For this reason, all those who are sent away to study come back changed, if they come back at all. Now we know how they remain on the outside, circling the madness of no longer forming part of us, and the rejection of their individual lot in life in favor of a society that will never recognize them as anything but a folkloric example, at best, or at worst as collateral damage to their program of reducing our civilizations to a mere image, like the Indians who, unable to be like the whites, end up as beggars or alcoholics, discarded on the streets of the big cities. Nevertheless, the opposite can happen; that is to say, the subject can succeed in returning to us, to the community, in one piece. This is always understood as a failure of the system, a dangerous exception to the rule, since such a subject might be prepared to fight every day and, as Brecht would say, to become indispensable in the context of his people’s struggles.
And so, we can happily say we find ourselves here with a book of true Indigenous literature, not because its author is a son of the Mè’phàà people, a speaker of his native language, and an inhabitant of the mountains of Guerrero, but because this is true literature in that it evinces the poet’s resounding decision to create a discourse and put it in writing, giving it aesthetic form in images that lead us to listen to and see the reality and life of his people, losing not a single shred of the path of memory that he traces as a member of the Mè’phàà people and the Mè’phàà struggle.
We can call this genuine Indigenous poetry because, when we read it, we are drawn back to the word in song, spoken in ancient voices—because the word cannot stop telling its stories from memory, just as it cannot stop questioning the present. This is why we can dare to say, with no fear, that Hubert Matiúwàa’s Comisario Jaguar is a book that will count in the memory of the Indigenous art of Mexico and of all our Abya Yala, and as part of the history of poetic art in the context of our peoples’ struggles.
Translated by Arthur Dixon
The photos included were taken by Anya De León during the celebration of the Mouse Dance in the Mè’phàà community of La Montaña de Guerrero.
Notes
1The sign of the political ontology of the group, to use terms put forward by Arturo Escobar.

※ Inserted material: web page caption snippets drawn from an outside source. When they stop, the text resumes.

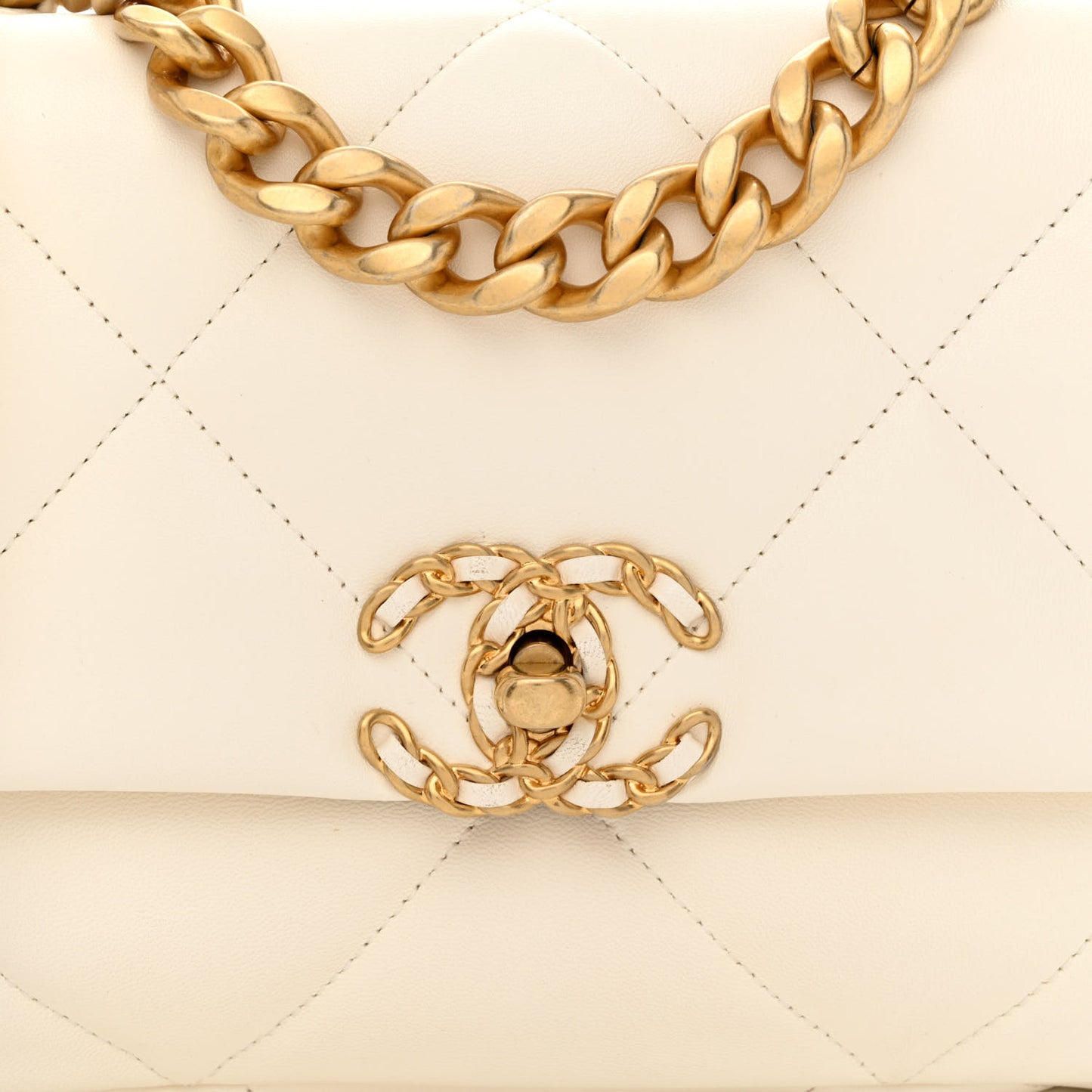 Lambskin Quilted Medium Chanel 19 Flap White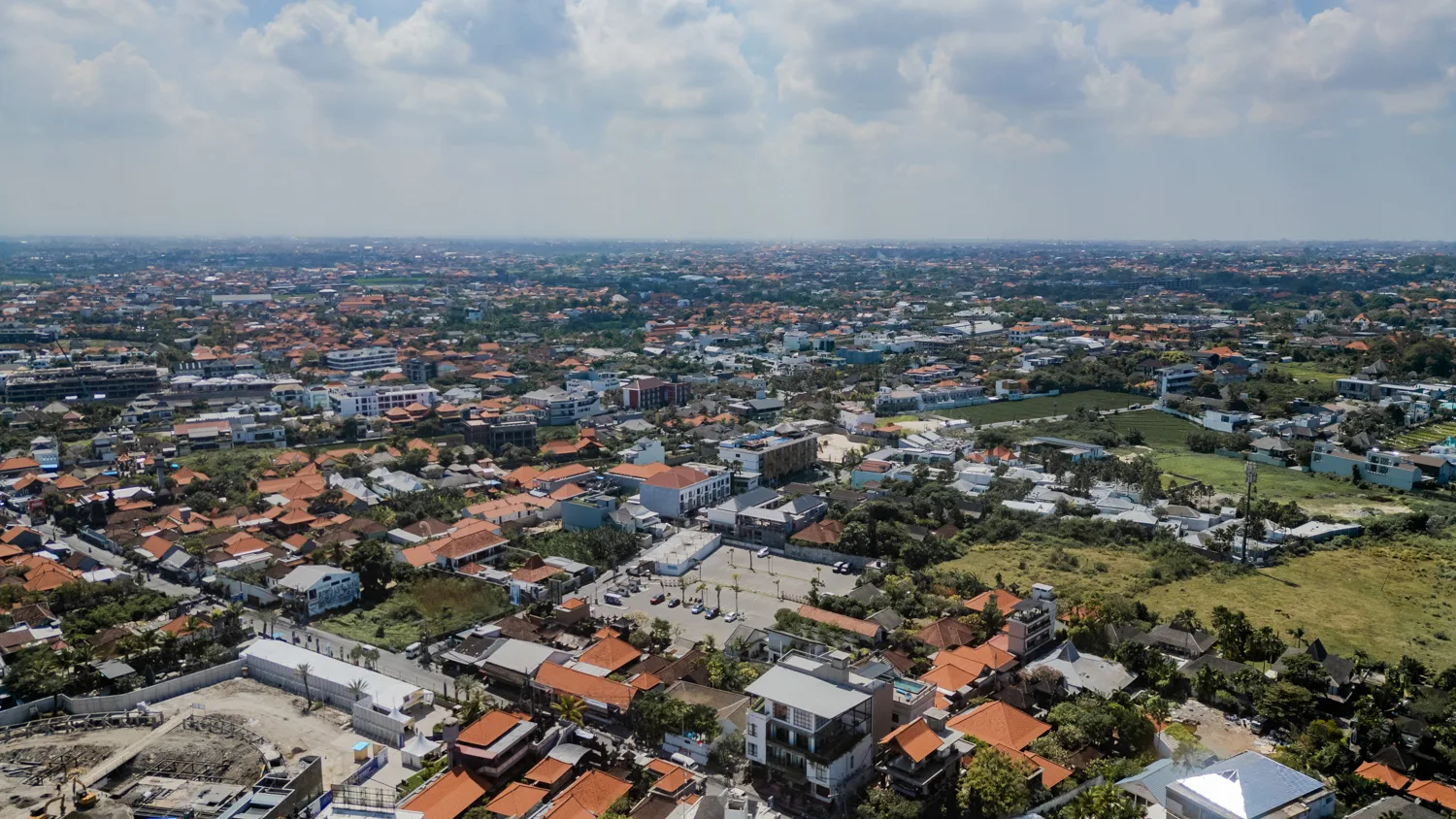 Blick über Canggu und das dicht bebaute Hinterland der Westküste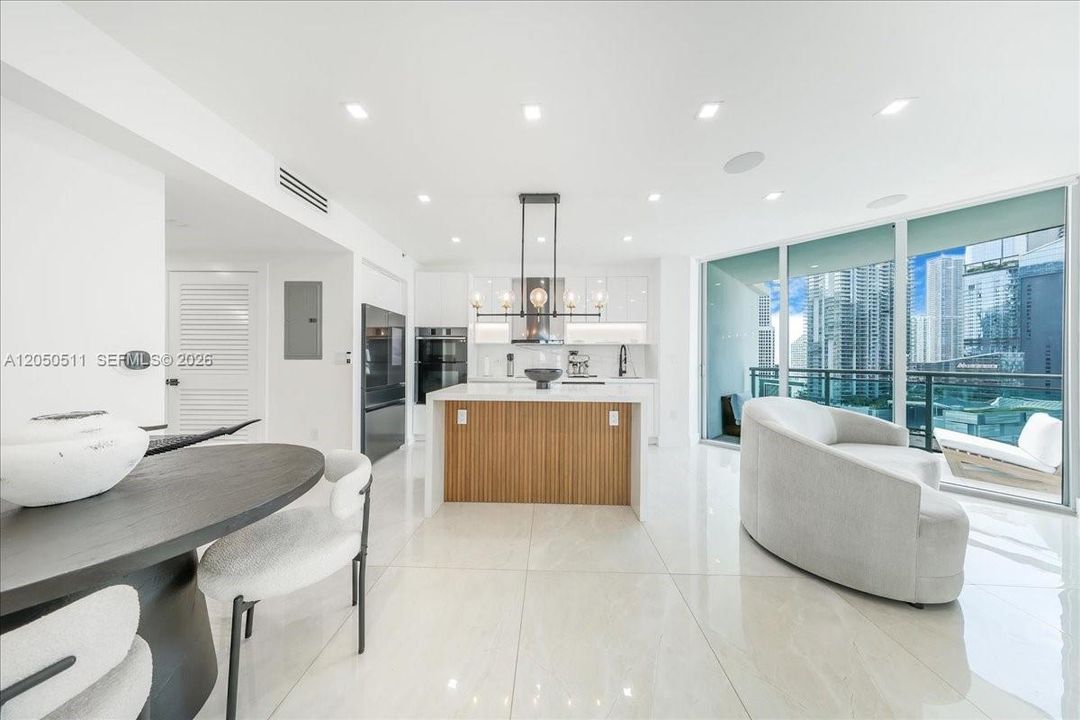 For Sale: $650,000 (2 beds, 2 baths, 935 Square Feet)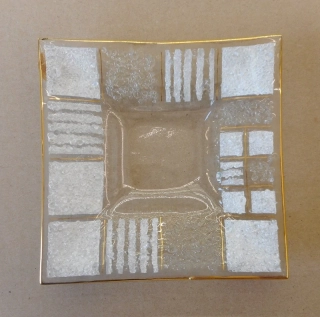 Kaufman Robert: CORAL WHITE - skleněná miska karo s pozlacením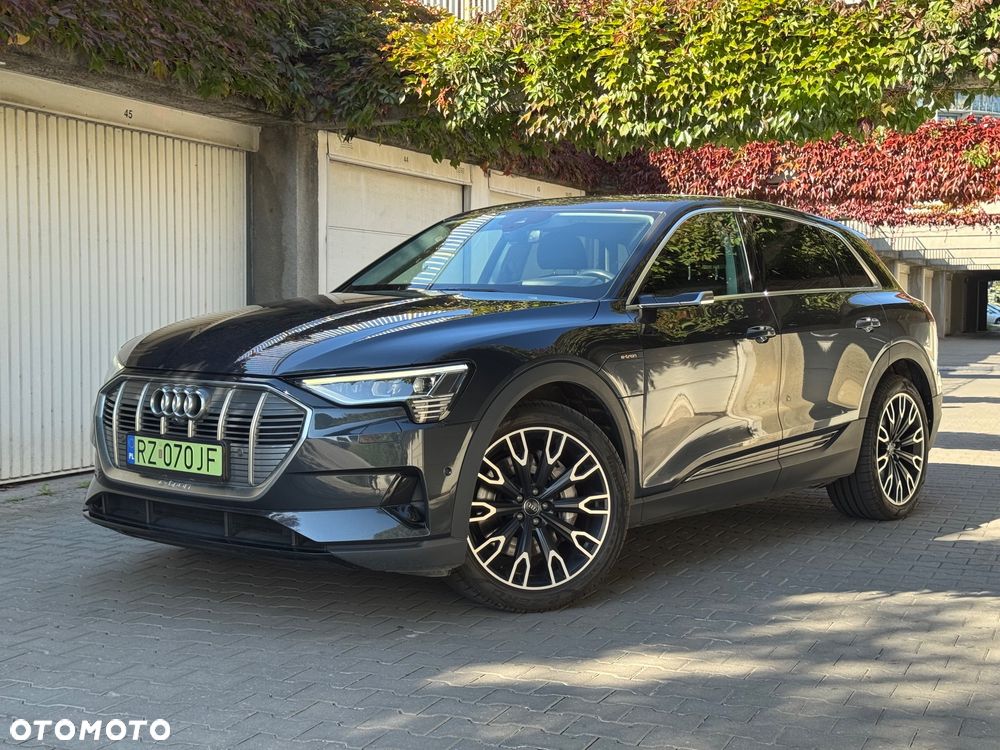 Audi e-tron 55 Quattro Advanced - 4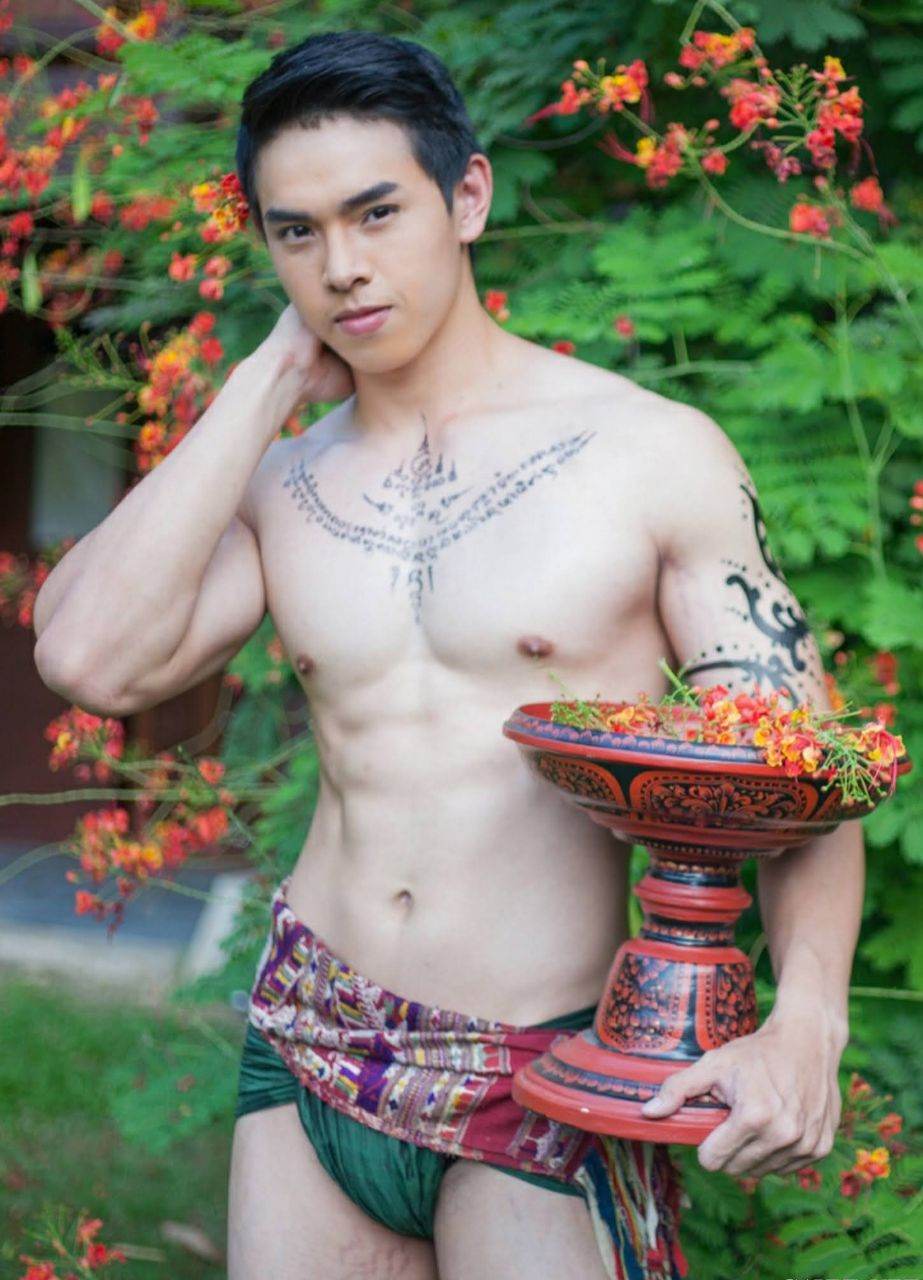 NOW COMING... ☆หนุ่มHOTช็อตเต็ม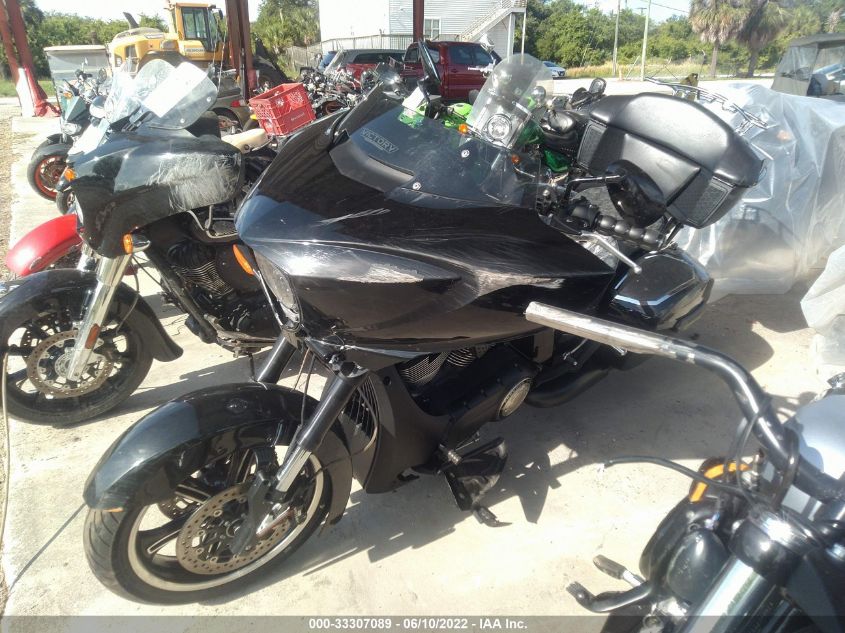 2014 VICTORY MOTORCYCLES CROSS COUNTRY 8-BALL 5VPDA36N7E3028422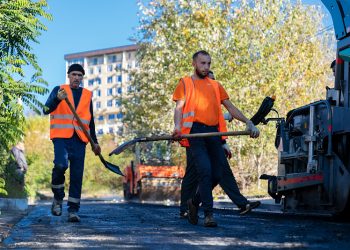 В Сочи ремонтируют улицу Яна Фабрициуса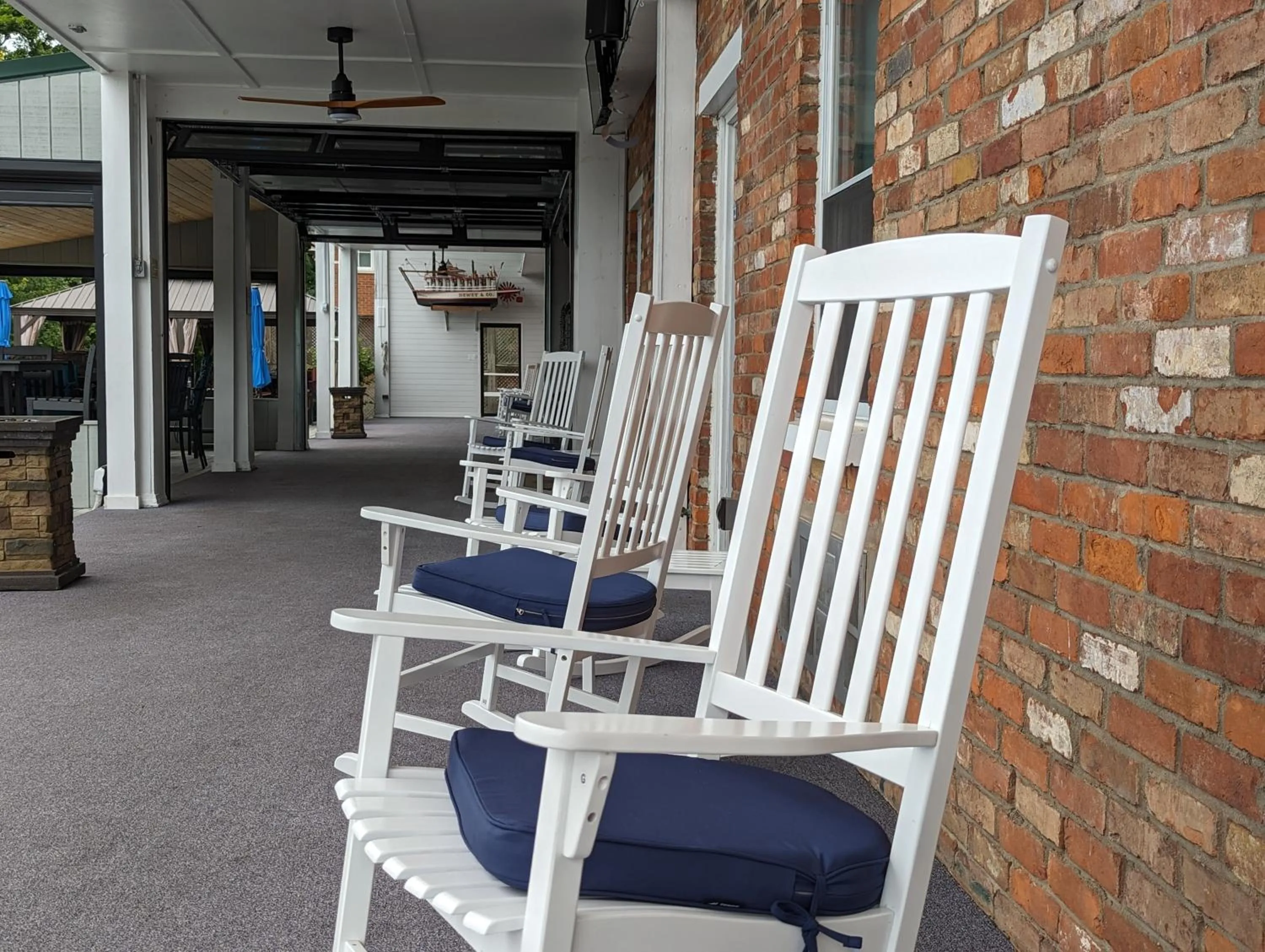 Riverboat Inn & Suites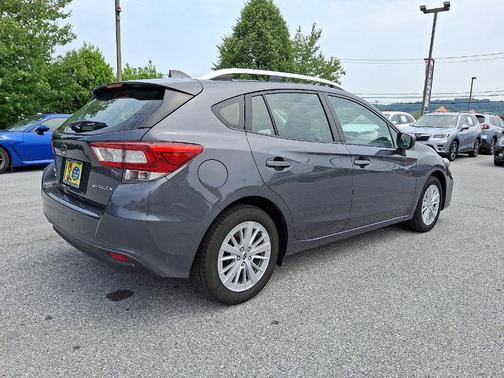 2018 Subaru Impreza 2.0i Premium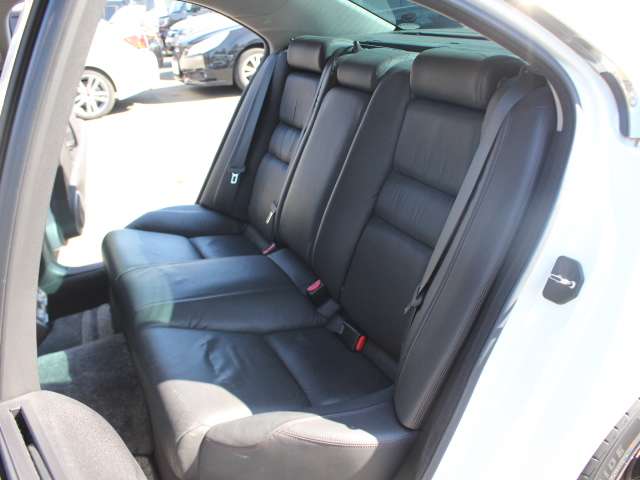 2011 Honda Legend – thumbnail 43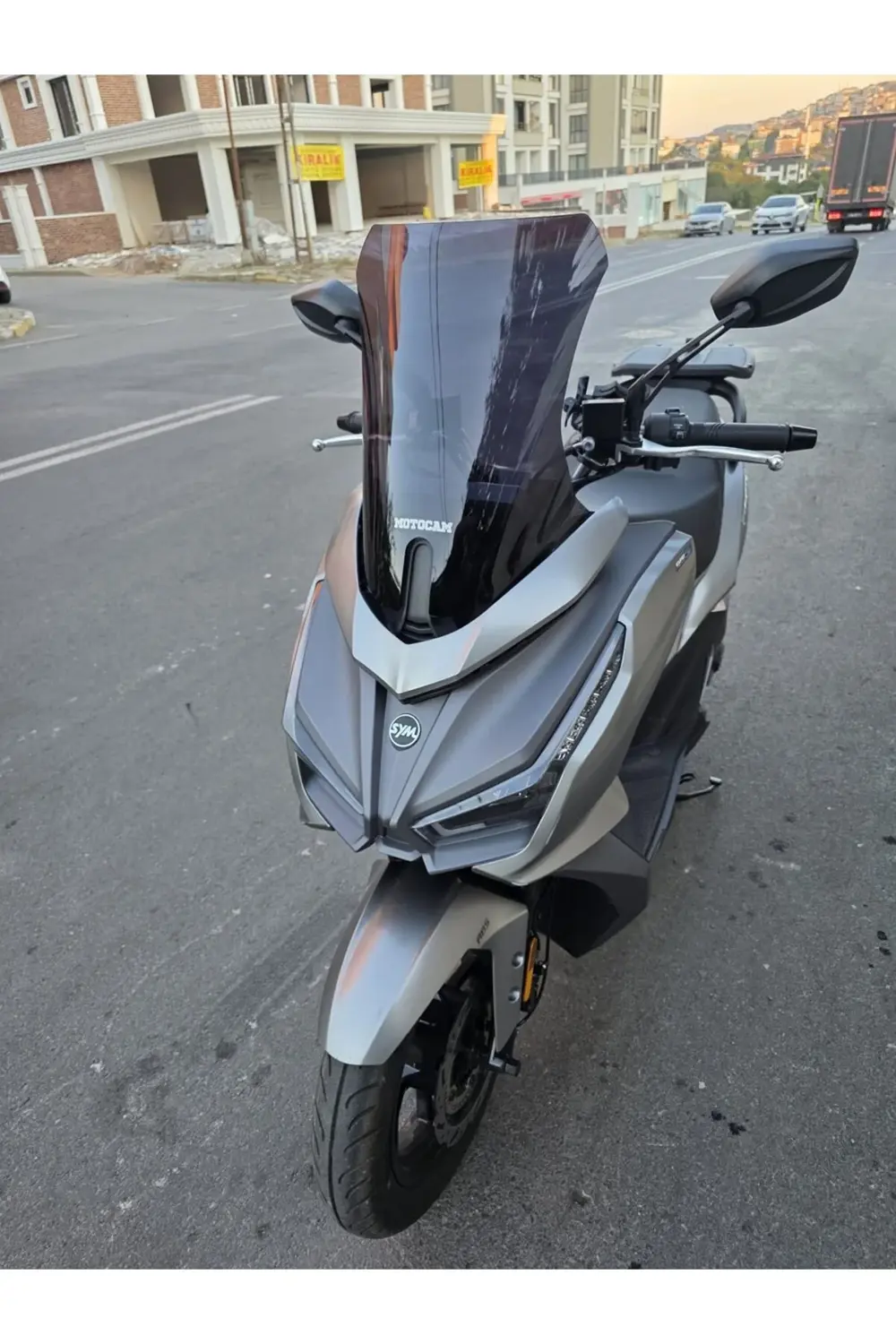 Sym JET 14 EVO 200 PLUS Ön Cam 2023-2025 Model 45cm Siyah Renkli Sym JET 14 EVO 200 PLUS Ön Cam 2023-2025 Model 45cm Siyah Renkli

2To use terms put forward by Jaime Luna.
3Defense is the fifth element in the process of Making Community, composed also of dwelling, eating, healing, and coexisting. Defense forms part of the organization of social relationships and power within a given society.
4Currently known as the Kaülayawaa (Goat Dance). This change occurred with the cultural transformation of the Wayuu people, who went from cultivating cassava and corn to herding sheep and goats (Kaüla) with the arrival of the Europeans and their animals, previously unknown to the Wayuu.
5Now disappeared, as this species has moved away from our waters in the Gulf of Venezuela as a consequence of oil industry activities.
6Especially in this time in which the people-eaters and the dog-faces relentlessly stalk their territories, the former with mining projects and the latter with criminal actions.
7Hubert informs me that this sacrifice is now undertaken using the body of a wildcat, as there are few if any jaguars left in the mountains of Guerrero.
8A person chosen by the community by virtue of bringing together, in their everyday doings, the constituent parts of their ethical horizon.